Derek Jacobi as King Lear, Richmond Theatre, April 2011
Posted on 3 April 2011From the first moments of irascible folly to the final moments of grief as he cradles the body of his dearest Cordelia, Derek Jacobi’s Lear came alive on stage in a way that made this relatively long play seem to race past in no time.
The production by Michael Grandage, touring from the Donmar, uses an almost bare stage to concentrate our minds on the characters and their interactions. Christopher Oram’s set of tall slats making an open box of the stage emphasised the immense proportion of the drama in which each character is in one way or another a victim. Wonderful lighting design by Neil Austin — I loved the silhouettes as Lear is seated to await his meeting with Cordelia — and a terrific soundscape by Adam Cork helped bring atmosphere without ever overpowering the action. The heralding of the storm by lighting and sound created a sense of bleakness that moved the play forward to the next stage without losing any of the tension between Lear and his nasty elder daughters.

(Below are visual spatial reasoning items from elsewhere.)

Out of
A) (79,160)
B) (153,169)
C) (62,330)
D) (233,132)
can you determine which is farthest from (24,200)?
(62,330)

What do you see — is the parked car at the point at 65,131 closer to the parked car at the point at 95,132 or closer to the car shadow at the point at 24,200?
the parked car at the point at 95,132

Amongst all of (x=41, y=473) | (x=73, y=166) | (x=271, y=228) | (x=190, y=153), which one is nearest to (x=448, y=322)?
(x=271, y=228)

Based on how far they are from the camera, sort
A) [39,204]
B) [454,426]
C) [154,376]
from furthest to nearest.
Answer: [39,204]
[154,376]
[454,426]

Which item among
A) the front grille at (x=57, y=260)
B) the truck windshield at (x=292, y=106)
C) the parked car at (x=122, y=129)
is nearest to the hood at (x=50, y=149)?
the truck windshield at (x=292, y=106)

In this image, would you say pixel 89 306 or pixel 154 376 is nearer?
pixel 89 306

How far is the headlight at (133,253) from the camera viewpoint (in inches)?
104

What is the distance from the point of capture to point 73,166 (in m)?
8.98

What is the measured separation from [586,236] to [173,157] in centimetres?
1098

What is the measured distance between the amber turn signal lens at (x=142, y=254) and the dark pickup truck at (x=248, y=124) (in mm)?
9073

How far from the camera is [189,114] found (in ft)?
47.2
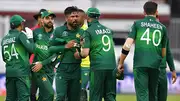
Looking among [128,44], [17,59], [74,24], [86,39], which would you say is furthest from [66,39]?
[128,44]

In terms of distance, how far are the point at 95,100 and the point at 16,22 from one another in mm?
2292

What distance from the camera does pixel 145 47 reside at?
1430 centimetres

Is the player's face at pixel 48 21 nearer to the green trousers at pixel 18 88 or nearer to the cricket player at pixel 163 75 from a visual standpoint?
the green trousers at pixel 18 88

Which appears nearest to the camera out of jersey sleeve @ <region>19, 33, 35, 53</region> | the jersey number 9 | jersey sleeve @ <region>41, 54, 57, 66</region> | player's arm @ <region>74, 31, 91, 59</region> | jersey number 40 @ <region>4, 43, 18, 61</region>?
player's arm @ <region>74, 31, 91, 59</region>

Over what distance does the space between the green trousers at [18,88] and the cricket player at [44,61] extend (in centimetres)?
92

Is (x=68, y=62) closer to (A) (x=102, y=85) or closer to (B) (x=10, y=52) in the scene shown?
(A) (x=102, y=85)

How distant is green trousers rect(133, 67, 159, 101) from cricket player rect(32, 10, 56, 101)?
2477 mm

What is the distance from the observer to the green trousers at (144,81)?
14.3 meters

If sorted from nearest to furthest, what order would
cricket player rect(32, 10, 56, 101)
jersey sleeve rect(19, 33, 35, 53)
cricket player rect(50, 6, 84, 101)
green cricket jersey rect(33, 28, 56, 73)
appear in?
jersey sleeve rect(19, 33, 35, 53)
cricket player rect(50, 6, 84, 101)
cricket player rect(32, 10, 56, 101)
green cricket jersey rect(33, 28, 56, 73)

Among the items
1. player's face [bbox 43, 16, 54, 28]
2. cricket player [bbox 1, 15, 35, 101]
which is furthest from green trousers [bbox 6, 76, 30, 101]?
player's face [bbox 43, 16, 54, 28]

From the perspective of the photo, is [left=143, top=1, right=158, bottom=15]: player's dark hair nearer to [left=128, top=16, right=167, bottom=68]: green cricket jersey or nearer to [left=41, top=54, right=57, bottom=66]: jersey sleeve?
[left=128, top=16, right=167, bottom=68]: green cricket jersey

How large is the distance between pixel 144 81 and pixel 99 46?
1.15 m

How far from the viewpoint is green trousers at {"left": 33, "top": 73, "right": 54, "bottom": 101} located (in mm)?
16203

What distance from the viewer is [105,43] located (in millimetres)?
14719
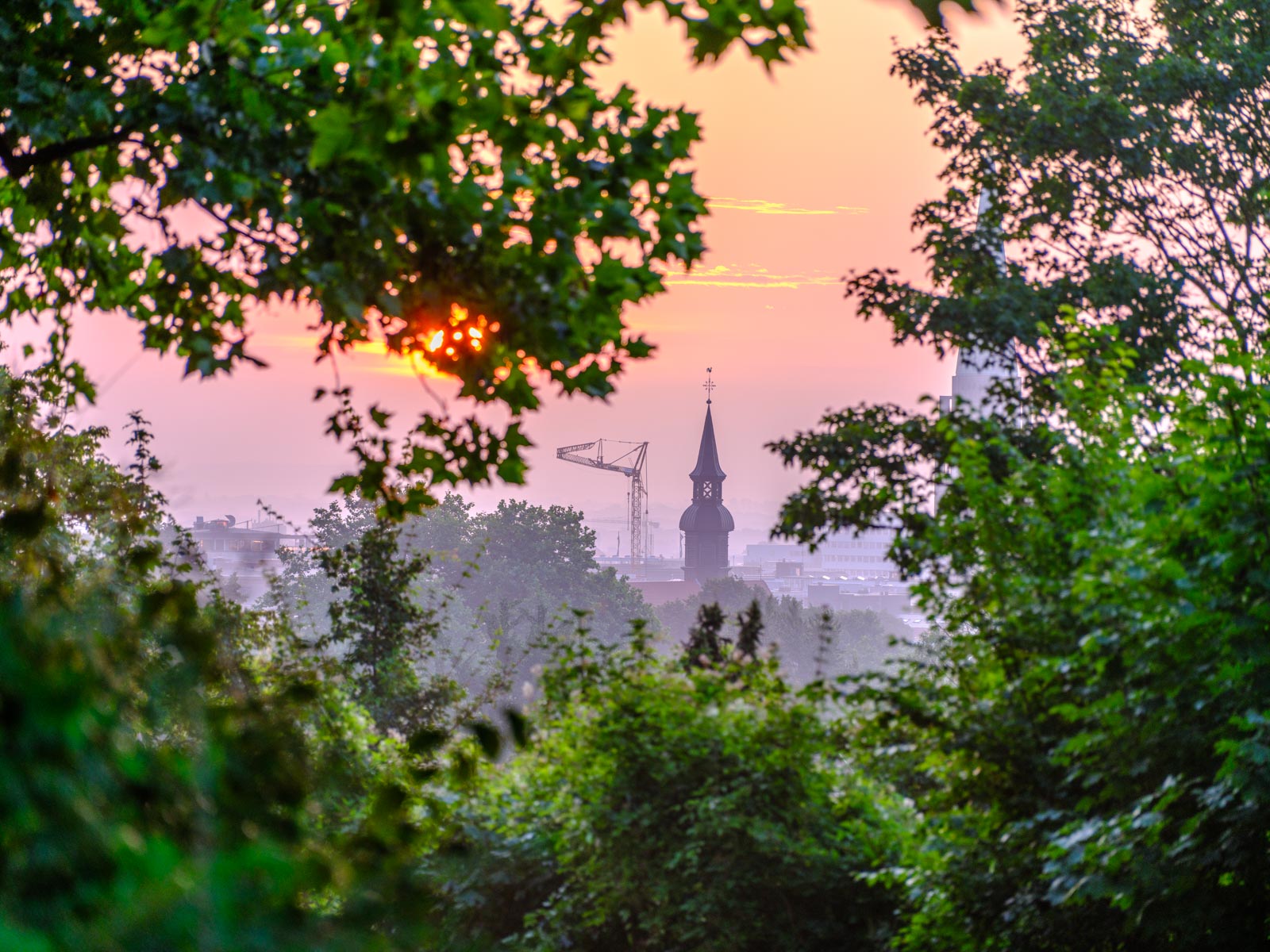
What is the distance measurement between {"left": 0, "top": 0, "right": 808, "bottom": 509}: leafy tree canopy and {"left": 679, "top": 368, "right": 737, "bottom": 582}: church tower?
161 feet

These ladies were coolly and cleverly played by Gina McKee as Goneril, and Justine Mitchell as Regan. When Regan puts Lear’s old servant in the stocks, and even more when her husband gouges out Gloucester’s eyes, Ms. Mitchell combined elegant beauty with cool sadism — superb acting. The third sister, Cordelia, was beautifully played by Pippa Bennett-Warner, and her dark skin colour compared to her two sisters suggested a Cinderella-like fiction that her sisters are step-sisters. In fact there is a Jewish story about a man who asked his three daughters to declare their love for him, and while the first two say they love him “as much as diamonds”, and “as much as gold and silver”, the third one declares she loves him “the way meat loves salt”. He throws her out, she becomes a servant and the Cinderella part of the story starts.
This more complicated story was beautifully acted by the whole cast. Tom Beard as Albany was calmly authoritative as he faced down Alec Newman’s Edmund at the end, and Newman himself showed nefarious intent throughout the play by his body language, making me wonder that the other characters did not see through it and look beyond his words. Paul Jesson was a wonderfully sympathetic Gloucester, but it was Jacobi’s Lear that overwhelmed my sympathies, and made this a truly great performance.
This Donmar production has already been to Glasgow, Milton Keynes and the Lowry, Salford. After Richmond its tour continues to the Theatre Royal at Bath, April 5–9; and Hall for Cornwall in Truro, April 12–16.